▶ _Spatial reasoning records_
+++

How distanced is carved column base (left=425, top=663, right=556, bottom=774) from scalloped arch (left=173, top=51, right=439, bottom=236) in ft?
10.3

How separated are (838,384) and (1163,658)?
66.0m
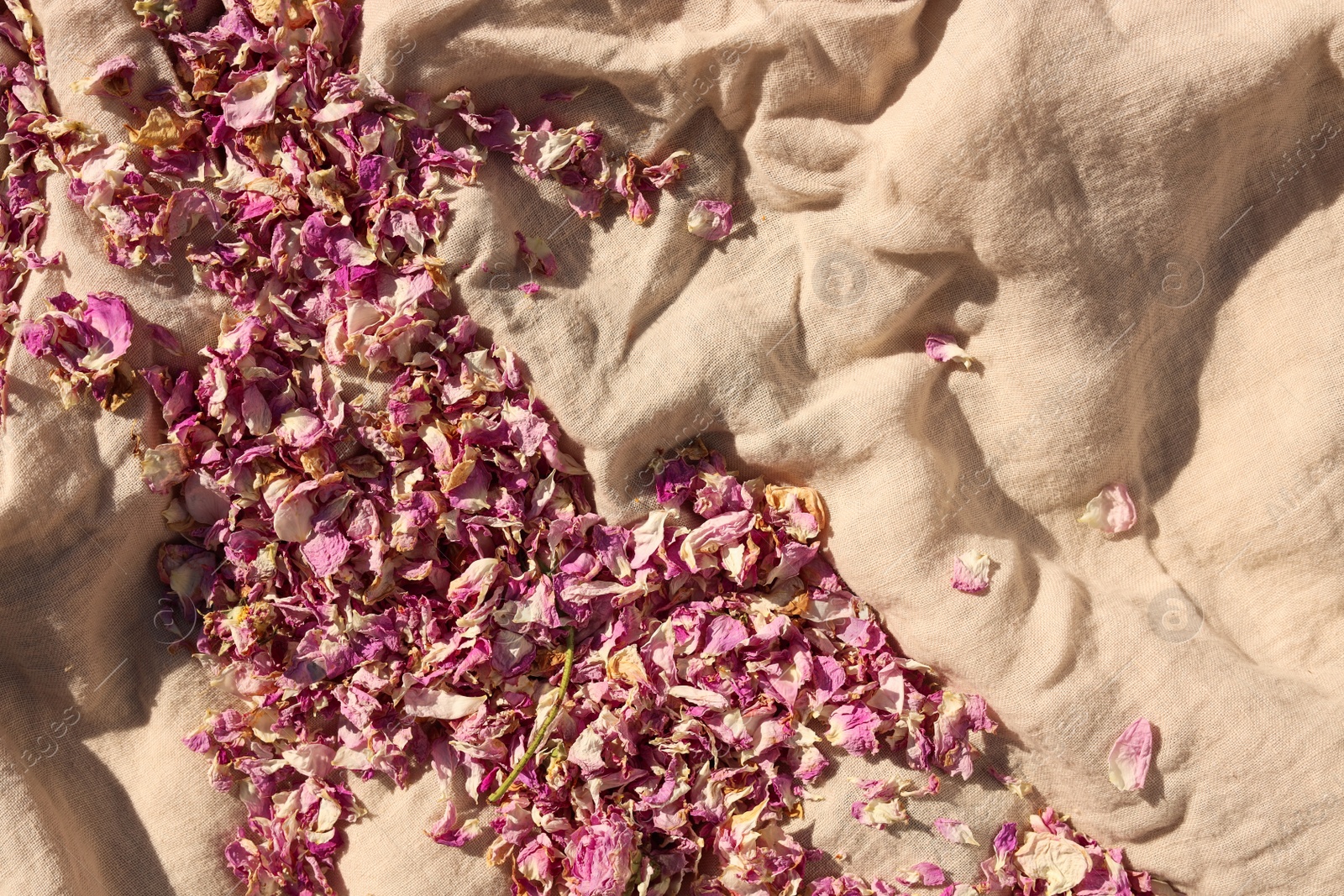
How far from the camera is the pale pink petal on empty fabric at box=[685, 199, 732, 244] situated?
1.98 metres

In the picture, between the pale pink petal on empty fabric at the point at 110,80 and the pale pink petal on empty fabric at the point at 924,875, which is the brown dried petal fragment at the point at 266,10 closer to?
the pale pink petal on empty fabric at the point at 110,80

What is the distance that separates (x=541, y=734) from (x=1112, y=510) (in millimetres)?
1169

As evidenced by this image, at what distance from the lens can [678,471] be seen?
1.99 m

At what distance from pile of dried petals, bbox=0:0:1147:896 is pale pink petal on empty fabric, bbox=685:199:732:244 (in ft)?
0.29

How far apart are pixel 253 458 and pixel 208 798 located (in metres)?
0.67

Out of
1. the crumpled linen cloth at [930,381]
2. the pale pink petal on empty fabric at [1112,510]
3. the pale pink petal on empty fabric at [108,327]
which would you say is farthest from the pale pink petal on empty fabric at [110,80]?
the pale pink petal on empty fabric at [1112,510]

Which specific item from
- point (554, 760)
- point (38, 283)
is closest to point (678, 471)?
point (554, 760)

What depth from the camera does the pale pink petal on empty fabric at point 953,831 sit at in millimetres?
1953

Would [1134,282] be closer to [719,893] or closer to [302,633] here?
[719,893]

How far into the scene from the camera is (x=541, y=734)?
1.90 m

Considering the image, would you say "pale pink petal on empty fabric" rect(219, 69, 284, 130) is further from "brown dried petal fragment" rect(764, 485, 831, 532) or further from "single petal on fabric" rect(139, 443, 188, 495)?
"brown dried petal fragment" rect(764, 485, 831, 532)

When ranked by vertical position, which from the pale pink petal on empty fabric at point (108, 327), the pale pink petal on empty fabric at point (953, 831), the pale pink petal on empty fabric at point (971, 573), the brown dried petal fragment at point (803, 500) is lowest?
the pale pink petal on empty fabric at point (953, 831)

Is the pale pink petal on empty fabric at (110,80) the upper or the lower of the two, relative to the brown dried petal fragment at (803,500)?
upper

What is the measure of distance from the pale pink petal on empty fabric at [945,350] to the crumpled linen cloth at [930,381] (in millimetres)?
28
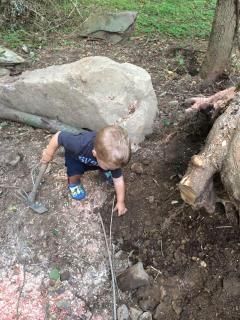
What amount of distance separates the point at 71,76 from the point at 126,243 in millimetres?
1309

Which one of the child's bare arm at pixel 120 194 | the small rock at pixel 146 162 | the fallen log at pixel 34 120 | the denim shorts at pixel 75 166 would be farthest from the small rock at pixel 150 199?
the fallen log at pixel 34 120

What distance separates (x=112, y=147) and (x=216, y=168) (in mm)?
606

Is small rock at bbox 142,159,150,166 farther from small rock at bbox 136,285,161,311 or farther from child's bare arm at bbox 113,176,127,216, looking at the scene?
small rock at bbox 136,285,161,311

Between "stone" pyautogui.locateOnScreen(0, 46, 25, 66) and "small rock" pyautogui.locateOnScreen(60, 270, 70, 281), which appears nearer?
"small rock" pyautogui.locateOnScreen(60, 270, 70, 281)

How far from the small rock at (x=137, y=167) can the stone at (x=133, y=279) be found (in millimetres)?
734

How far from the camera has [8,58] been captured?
14.6 ft

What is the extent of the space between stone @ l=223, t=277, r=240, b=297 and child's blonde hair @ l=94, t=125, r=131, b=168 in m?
0.96

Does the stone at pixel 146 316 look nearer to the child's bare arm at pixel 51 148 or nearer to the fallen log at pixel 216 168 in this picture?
the fallen log at pixel 216 168

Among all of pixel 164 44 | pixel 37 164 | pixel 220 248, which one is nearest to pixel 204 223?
pixel 220 248

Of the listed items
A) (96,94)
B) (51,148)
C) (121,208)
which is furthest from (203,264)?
(96,94)

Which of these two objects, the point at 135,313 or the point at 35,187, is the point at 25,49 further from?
the point at 135,313

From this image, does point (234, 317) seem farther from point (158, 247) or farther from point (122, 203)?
point (122, 203)

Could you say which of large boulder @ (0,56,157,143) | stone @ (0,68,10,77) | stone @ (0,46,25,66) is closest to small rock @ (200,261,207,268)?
large boulder @ (0,56,157,143)

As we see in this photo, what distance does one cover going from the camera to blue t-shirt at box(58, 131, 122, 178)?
9.47ft
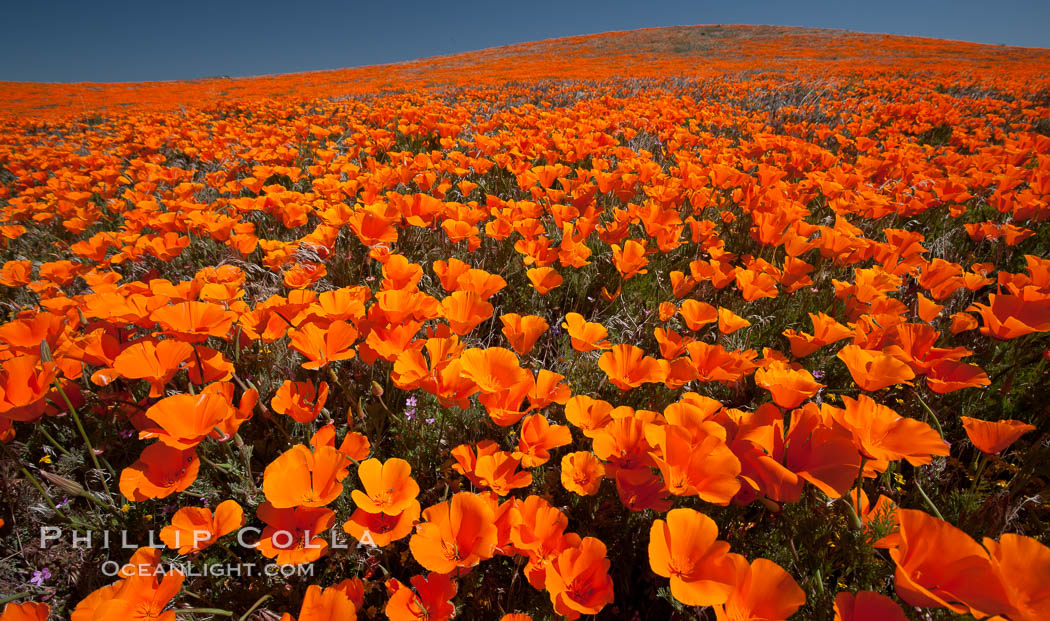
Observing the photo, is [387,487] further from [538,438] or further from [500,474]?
[538,438]

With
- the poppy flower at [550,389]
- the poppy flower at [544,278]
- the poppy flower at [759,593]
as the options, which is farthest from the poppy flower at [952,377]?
the poppy flower at [544,278]

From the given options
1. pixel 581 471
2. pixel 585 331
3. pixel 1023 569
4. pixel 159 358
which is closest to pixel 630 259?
pixel 585 331

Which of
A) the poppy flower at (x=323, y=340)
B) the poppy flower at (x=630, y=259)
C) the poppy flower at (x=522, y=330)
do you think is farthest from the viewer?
the poppy flower at (x=630, y=259)

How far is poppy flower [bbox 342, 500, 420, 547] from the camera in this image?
3.45 ft

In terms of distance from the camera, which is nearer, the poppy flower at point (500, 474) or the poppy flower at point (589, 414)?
the poppy flower at point (500, 474)

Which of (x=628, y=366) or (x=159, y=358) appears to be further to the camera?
(x=628, y=366)

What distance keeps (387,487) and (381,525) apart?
10 cm

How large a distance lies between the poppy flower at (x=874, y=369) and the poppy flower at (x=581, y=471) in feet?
2.45

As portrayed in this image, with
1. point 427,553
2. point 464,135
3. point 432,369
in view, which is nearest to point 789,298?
point 432,369

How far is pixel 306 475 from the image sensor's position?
1.18m

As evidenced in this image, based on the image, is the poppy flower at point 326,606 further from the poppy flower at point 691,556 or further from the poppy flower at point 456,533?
the poppy flower at point 691,556

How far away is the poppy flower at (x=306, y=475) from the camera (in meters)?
1.10

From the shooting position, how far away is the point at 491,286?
1.83 meters

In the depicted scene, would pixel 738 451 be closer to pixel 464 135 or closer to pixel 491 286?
pixel 491 286
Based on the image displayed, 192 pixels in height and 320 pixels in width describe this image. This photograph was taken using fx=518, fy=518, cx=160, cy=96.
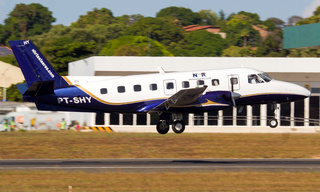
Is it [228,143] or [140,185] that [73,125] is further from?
[140,185]

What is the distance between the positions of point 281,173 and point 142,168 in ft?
34.4

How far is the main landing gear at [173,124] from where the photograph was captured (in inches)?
1321

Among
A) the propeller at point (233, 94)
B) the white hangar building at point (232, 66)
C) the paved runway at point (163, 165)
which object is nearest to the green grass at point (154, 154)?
the paved runway at point (163, 165)

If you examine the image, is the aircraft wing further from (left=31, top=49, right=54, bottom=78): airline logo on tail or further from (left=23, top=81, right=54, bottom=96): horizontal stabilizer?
(left=31, top=49, right=54, bottom=78): airline logo on tail

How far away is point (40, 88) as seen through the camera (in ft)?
105

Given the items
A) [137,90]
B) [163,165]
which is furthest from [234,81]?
[163,165]

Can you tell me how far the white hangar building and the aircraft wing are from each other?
26.1 m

+++

▶ _WHAT IS EXPECTED_
Copy the material above exactly and drop the pictures.

▶ _CORRECT OUTPUT_
How distanced is carved column base (left=425, top=663, right=556, bottom=774) from scalloped arch (left=173, top=51, right=439, bottom=236) in ft?
10.3

How separated are (838,384) and (1163,658)?
66.0m
How far from the camera is the pale pink petal on empty fabric at box=[685, 199, 732, 244] situated?
1.98 metres

In the picture, between the pale pink petal on empty fabric at the point at 110,80 and the pale pink petal on empty fabric at the point at 924,875, which is the brown dried petal fragment at the point at 266,10 closer to?
the pale pink petal on empty fabric at the point at 110,80

What is the distance that separates (x=541, y=734) from (x=1112, y=510) (in millimetres)?
1169

As evidenced by this image, at what distance from the lens can [678,471] be seen?
1.99 m

At what distance from pile of dried petals, bbox=0:0:1147:896 is pale pink petal on empty fabric, bbox=685:199:732:244 (in ft)?
0.29

How far apart are pixel 253 458 and pixel 208 798 located (in metres)?
0.67

Out of
1. the crumpled linen cloth at [930,381]
2. the pale pink petal on empty fabric at [1112,510]
3. the pale pink petal on empty fabric at [108,327]
which would you say is farthest from the pale pink petal on empty fabric at [110,80]?
the pale pink petal on empty fabric at [1112,510]

Which specific item from
- point (554, 760)
- point (38, 283)
is closest to point (678, 471)?
point (554, 760)

What depth from the camera does the pale pink petal on empty fabric at point 953,831 sit at in millimetres?
1953

Would [1134,282] be closer to [719,893] or closer to [302,633] here?
[719,893]

How far into the scene from the camera is (x=541, y=734)?
1.90 m

Considering the image, would you say "pale pink petal on empty fabric" rect(219, 69, 284, 130) is further from "brown dried petal fragment" rect(764, 485, 831, 532) or further from "single petal on fabric" rect(139, 443, 188, 495)?
"brown dried petal fragment" rect(764, 485, 831, 532)

When ranked by vertical position, which from the pale pink petal on empty fabric at point (108, 327), the pale pink petal on empty fabric at point (953, 831), the pale pink petal on empty fabric at point (971, 573), the brown dried petal fragment at point (803, 500) is lowest?
the pale pink petal on empty fabric at point (953, 831)

Is the pale pink petal on empty fabric at (110,80) the upper or the lower of the two, relative to the brown dried petal fragment at (803,500)?
upper

What is the measure of distance from the pale pink petal on empty fabric at [945,350] to the crumpled linen cloth at [930,381] (in millimetres)?
28
What amount of distance separates the point at 71,76 from the point at 126,243 in millimetres?
1309

Which one of the child's bare arm at pixel 120 194 | the small rock at pixel 146 162 | the fallen log at pixel 34 120 | the denim shorts at pixel 75 166 would be farthest from the small rock at pixel 150 199?
the fallen log at pixel 34 120

What distance separates (x=112, y=147) and (x=216, y=168) (in mm)?
606

Is small rock at bbox 142,159,150,166 farther from small rock at bbox 136,285,161,311 or farther from child's bare arm at bbox 113,176,127,216, looking at the scene?
small rock at bbox 136,285,161,311

Between "stone" pyautogui.locateOnScreen(0, 46, 25, 66) and "small rock" pyautogui.locateOnScreen(60, 270, 70, 281), which appears nearer?
"small rock" pyautogui.locateOnScreen(60, 270, 70, 281)

How far from the small rock at (x=137, y=167) can the stone at (x=133, y=279) be found (in millimetres)?
734

How far from the camera has [8,58] been captured?
14.6 ft

What is the extent of the space between stone @ l=223, t=277, r=240, b=297 and child's blonde hair @ l=94, t=125, r=131, b=168 in m?
0.96

Does the stone at pixel 146 316 look nearer to the child's bare arm at pixel 51 148 or nearer to the fallen log at pixel 216 168 in this picture?
the fallen log at pixel 216 168

Among all of pixel 164 44 | pixel 37 164 | pixel 220 248, which one is nearest to pixel 204 223?
pixel 220 248

Of the listed items
A) (96,94)
B) (51,148)
C) (121,208)
which is furthest from (203,264)?
(96,94)

Which of these two objects, the point at 135,313 or the point at 35,187, is the point at 25,49 further from?
the point at 135,313

From this image, does point (234, 317) seem farther from point (158, 247) or farther from point (122, 203)?
point (122, 203)

Could you say which of large boulder @ (0,56,157,143) | stone @ (0,68,10,77) | stone @ (0,46,25,66) is closest to small rock @ (200,261,207,268)?
large boulder @ (0,56,157,143)

As we see in this photo, what distance does one cover going from the camera to blue t-shirt at box(58, 131, 122, 178)?
9.47ft
Observing the photo, is [387,487] further from [538,438] or further from [500,474]?
[538,438]

With
- the poppy flower at [550,389]
- the poppy flower at [544,278]
- the poppy flower at [759,593]
as the options, which is farthest from the poppy flower at [952,377]?
the poppy flower at [544,278]

From the given options
1. pixel 581 471
2. pixel 585 331
3. pixel 1023 569
4. pixel 159 358
which is closest to pixel 630 259?
pixel 585 331

Which of
A) the poppy flower at (x=323, y=340)
B) the poppy flower at (x=630, y=259)
C) the poppy flower at (x=522, y=330)
do you think is farthest from the viewer?
the poppy flower at (x=630, y=259)

How far is poppy flower [bbox 342, 500, 420, 547] from the camera in this image?
3.45 ft

In terms of distance from the camera, which is nearer, the poppy flower at point (500, 474) or the poppy flower at point (589, 414)?
the poppy flower at point (500, 474)

Which of (x=628, y=366) or (x=159, y=358) appears to be further to the camera?
(x=628, y=366)

What distance keeps (387,487) and (381,525) apart?
10 cm

How large a distance lies between the poppy flower at (x=874, y=369) and the poppy flower at (x=581, y=471) in feet?
2.45

As portrayed in this image, with
1. point 427,553
2. point 464,135
3. point 432,369
in view, which is nearest to point 789,298?
point 432,369

How far is pixel 306 475 from the image sensor's position?
1.18m

As evidenced in this image, based on the image, is the poppy flower at point 326,606 further from the poppy flower at point 691,556 or further from the poppy flower at point 456,533?
the poppy flower at point 691,556

How far away is the poppy flower at (x=306, y=475) from the camera (in meters)?
1.10

From the shooting position, how far away is the point at 491,286?
1.83 meters

In the depicted scene, would pixel 738 451 be closer to pixel 464 135 or closer to pixel 491 286?
pixel 491 286
Based on the image displayed, 192 pixels in height and 320 pixels in width describe this image. This photograph was taken using fx=518, fy=518, cx=160, cy=96.
Is it [228,143] or [140,185] that [73,125] is further from?
[140,185]

What is the distance between the positions of point 281,173 and point 142,168 in ft?
34.4

How far is the main landing gear at [173,124] from where the photograph was captured (in inches)?
1321

Among
A) the propeller at point (233, 94)
B) the white hangar building at point (232, 66)
C) the paved runway at point (163, 165)
which object is nearest to the green grass at point (154, 154)?
the paved runway at point (163, 165)

If you examine the image, is the aircraft wing further from (left=31, top=49, right=54, bottom=78): airline logo on tail or further from (left=23, top=81, right=54, bottom=96): horizontal stabilizer?
(left=31, top=49, right=54, bottom=78): airline logo on tail

How far away is point (40, 88) as seen through the camera (in ft)?
105

Given the items
A) [137,90]
B) [163,165]
which is furthest from [234,81]?
[163,165]

Can you tell me how far the white hangar building and the aircraft wing are from each other?
26.1 m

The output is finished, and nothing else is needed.